Today, Dr. Phillips trains his students in the same computational skills that he picked up at UC Merced and during his postdoctoral work at LANL. He still works with collaborators at LANL and is able to help his students get to know the lab just like his advisors helped him. "It has been a very rewarding experience for both myself and my students!"
David Huang, Ph.D.
2007 - 2012
Ph.D. awarded 2012
Advisor: Marcelo Kallmann
David joined the EECS group in 2007 as a doctoral student to professor Marcelo Kallmann.
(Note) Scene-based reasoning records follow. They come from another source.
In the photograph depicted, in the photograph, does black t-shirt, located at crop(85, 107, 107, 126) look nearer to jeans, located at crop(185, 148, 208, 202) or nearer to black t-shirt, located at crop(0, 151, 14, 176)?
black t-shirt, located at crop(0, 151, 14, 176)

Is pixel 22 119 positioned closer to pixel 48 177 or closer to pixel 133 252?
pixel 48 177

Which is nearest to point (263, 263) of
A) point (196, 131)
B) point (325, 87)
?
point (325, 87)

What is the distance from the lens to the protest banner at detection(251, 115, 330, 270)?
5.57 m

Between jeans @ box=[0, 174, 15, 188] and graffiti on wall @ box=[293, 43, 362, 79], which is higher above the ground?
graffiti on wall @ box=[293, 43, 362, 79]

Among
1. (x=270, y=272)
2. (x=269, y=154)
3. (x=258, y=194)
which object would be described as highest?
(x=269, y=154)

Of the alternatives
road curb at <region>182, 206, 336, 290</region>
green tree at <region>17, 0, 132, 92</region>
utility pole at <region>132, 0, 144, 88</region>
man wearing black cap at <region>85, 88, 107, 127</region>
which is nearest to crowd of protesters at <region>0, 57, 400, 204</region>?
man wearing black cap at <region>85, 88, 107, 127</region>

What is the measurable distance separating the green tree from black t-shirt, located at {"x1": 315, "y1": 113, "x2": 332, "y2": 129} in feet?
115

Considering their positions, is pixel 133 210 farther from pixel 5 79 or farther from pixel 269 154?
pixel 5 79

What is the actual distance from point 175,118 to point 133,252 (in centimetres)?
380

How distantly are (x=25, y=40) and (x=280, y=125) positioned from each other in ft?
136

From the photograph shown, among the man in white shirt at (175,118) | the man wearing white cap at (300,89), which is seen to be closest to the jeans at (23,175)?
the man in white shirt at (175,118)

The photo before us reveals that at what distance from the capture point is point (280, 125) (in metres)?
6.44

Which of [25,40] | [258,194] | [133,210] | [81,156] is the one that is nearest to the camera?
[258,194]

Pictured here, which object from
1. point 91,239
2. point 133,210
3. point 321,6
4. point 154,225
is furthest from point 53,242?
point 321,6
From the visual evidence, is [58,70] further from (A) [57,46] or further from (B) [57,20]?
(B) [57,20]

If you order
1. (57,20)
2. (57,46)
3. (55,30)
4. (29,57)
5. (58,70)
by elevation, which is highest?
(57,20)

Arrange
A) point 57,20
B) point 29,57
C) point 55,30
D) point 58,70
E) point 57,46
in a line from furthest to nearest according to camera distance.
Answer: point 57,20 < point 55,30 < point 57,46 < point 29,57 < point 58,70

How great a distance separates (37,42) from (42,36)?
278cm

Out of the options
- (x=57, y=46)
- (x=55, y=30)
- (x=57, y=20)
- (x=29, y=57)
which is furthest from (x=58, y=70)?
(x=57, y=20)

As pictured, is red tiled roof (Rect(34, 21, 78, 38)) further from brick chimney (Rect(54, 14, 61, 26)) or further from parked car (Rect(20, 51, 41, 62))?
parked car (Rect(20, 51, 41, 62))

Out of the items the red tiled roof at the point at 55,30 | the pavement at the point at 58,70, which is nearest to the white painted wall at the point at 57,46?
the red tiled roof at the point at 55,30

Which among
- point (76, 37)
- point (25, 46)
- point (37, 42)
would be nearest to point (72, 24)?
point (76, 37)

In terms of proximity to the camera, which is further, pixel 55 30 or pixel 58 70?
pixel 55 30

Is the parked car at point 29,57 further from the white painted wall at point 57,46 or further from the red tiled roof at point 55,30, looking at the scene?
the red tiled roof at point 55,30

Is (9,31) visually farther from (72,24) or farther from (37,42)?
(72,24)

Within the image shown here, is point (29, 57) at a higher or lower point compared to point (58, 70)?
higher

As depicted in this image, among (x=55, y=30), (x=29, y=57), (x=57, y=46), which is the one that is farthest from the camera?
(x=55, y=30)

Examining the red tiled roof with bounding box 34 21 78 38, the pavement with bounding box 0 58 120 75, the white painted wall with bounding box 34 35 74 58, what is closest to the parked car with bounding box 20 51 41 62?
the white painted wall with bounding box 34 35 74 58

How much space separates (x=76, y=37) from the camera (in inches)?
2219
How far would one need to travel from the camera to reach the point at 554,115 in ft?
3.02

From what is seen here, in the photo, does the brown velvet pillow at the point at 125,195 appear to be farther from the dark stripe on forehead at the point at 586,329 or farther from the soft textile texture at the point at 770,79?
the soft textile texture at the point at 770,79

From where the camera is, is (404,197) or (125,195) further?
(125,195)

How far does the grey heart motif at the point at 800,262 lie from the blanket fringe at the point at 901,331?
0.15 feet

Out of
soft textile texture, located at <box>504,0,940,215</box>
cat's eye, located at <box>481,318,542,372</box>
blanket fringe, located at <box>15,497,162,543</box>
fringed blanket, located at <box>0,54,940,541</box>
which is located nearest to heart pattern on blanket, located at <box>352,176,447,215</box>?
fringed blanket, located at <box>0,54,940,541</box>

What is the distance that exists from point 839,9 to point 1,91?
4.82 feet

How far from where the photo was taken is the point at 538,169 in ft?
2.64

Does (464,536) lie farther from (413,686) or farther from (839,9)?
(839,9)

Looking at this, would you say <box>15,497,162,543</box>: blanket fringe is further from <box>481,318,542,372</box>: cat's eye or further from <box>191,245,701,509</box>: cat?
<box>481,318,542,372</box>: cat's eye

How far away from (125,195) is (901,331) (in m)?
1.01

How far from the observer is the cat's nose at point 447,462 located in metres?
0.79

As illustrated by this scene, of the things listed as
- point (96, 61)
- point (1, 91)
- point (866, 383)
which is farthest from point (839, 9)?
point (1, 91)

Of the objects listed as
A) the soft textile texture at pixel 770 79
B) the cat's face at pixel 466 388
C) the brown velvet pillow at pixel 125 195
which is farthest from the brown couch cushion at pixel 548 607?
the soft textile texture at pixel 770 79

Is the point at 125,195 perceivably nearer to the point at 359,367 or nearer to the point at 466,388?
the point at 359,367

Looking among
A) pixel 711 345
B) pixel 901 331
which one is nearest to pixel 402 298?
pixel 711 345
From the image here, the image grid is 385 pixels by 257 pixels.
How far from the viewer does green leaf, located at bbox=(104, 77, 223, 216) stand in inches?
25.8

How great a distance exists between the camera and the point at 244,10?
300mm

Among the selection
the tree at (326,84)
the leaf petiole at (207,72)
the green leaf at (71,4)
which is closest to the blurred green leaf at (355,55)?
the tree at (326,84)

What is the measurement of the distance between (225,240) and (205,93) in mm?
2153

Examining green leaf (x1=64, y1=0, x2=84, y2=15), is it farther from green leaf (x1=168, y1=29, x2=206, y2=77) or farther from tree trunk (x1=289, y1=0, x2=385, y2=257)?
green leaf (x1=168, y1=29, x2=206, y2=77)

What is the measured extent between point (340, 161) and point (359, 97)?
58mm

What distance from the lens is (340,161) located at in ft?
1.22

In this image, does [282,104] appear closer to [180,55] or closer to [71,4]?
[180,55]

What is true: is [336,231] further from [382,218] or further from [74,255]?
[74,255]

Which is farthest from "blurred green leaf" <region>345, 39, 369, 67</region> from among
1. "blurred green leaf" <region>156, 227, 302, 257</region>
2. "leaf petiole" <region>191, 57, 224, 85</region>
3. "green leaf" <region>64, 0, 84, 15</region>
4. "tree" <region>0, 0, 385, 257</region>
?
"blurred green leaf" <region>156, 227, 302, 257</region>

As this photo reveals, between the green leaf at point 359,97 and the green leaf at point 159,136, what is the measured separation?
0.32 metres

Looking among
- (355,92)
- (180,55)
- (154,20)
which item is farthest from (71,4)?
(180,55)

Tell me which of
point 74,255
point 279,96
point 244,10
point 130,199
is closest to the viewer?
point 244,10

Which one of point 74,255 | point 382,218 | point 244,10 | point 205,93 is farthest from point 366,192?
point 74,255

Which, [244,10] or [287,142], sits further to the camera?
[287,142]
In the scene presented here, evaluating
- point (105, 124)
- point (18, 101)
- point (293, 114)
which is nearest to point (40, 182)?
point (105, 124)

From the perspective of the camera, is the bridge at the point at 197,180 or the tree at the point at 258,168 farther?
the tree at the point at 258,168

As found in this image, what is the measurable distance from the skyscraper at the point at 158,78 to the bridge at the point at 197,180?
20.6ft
David chose UC Merced for his doctoral studies because of our excellent faculty and funding record. He was also attracted by EECS's small group size, which meant that he had more access to shared resources — in his case, an advanced motion capture system, a Powerwall and a small humanoid robot — a significant advantage over the experience he might have in other programs. "I also had the opportunity to easily collaborate with other groups on interdisciplinary research — Professor Teenie Matlock from the School of Social Sciences, Humanities and Arts," he said.
While at UC Merced, David's research focused on virtual humans, specifically on real-time motion synthesis and motion planning for virtual humans. He also did some work on human-computer interaction and robotics.
Now, David is the Lead Research & Development Engineer at EON Reality. Some of his projects include American football and baseball training applications, an immersive dome theater, and other interactive virtual reality platforms.
Many of the skills David gained at UC Merced are crucial to his current work, including his experience working on large scale virtual reality systems such as the Powerwall, as well as his experience with character animation, a motion capture system, computer graphics libraries and engines.
Andreas Kolling, Ph.D.
2007 - 2009
Ph.D. awarded 2009
Advisor: Stefano Carpin
Andreas joined the EECS group at UC Merced in 2007 as a student of Dr. Stefano Carpin.
Andreas' areas of expertise include planning for multi-robot systems, pursuit-evasion, graph theory, cooperative robotics, machine learning, and human-robot interaction. His primary research interest is the development of large-scale multi-robot systems with an emphasis on search problems. He has contributed system designs, novel theorectical results and algorithms, as well as built prototype systems for large-scale search with humans, unmanned ground, and aerial vehicles. He has authored more than 50 publications in these areas.
Upon completing his Ph.D. at UC Merced, Andreas accepted the position of Lecturer (the UK equivalent of an Assistant Professor) at the Department of Automatic Control and Systems Engineer at The University of Sheffield in the United Kingdom.
His work at the University of Sheffield included administration, teaching, research, supervision of Ph.D. and other student projects, grant writing, paper writing, conferences, reviewing papers, serving on committees, and outreach.
In June 2016, Dr. Kolling left the University of Sheffield to take a position at iRobot in Pasadena, California.